- AUFGABEN -
- a) Nennen Sie alle Ausdrücke, die im Textauszug unten zur Sozialpolitik in Europa in Anführungszeichen stehen.
- b) Auf welcher Seite des Masterplans steht laut dem Textauszug unten der Passus zum »europäischen Sozialmodell«?

- TEXTAUSZUG -
* * * * * * * * *
Doch vom »sozialen Europa« ist im Masterplan der Bundesregierung nicht mehr als ein Sammelsurium dieser oder jener Ansätze übrig geblieben. Erst auf Seite 13 findet sich ein Passus zum »europäischen Sozialmodell«, und als konkrete Maßnahme soll es dazu gerade mal eine »Ministerkonferenz« geben. Vergebens sucht man im großkoalitionären Ratsprogramm das Projekt Sozialunion, das noch bis vor kurzem jedes SPD-Europapapier schmückte. Und das, obwohl Luxemburgs konservativer Ministerpräsident Jean-Claude Juncker soeben erst leidenschaftlich für eine Sozialunion warb, die die europäische Wirtschafts- und Währungsunion ergänzen müsste. Ebenso Fehlanzeige zu seinem Vorschlag, ein Grundeinkommen für alle Menschen einzuführen, die in einem EU-Mitgliedstaat wohnen. Damit dürfte sich Junckers Erwartung, die deutsche Ratspräsidentschaft werde das Thema Sozialpolitik »auf längere Sicht« beleben, ebenso wenig erfüllen wie seine Hoffnung, dass daraus keine »Eintagsfliege« werde.
* * * * * * * * *
- DATENAUSZUG -
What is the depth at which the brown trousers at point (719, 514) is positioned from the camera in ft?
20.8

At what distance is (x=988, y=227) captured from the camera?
* * * * * * * * *
- IHRE ANTWORTEN -
- a) »sozialen Europa«, »europäischen Sozialmodell«, »Ministerkonferenz«, »auf längere Sicht«, »Eintagsfliege«

- b) Auf Seite 13.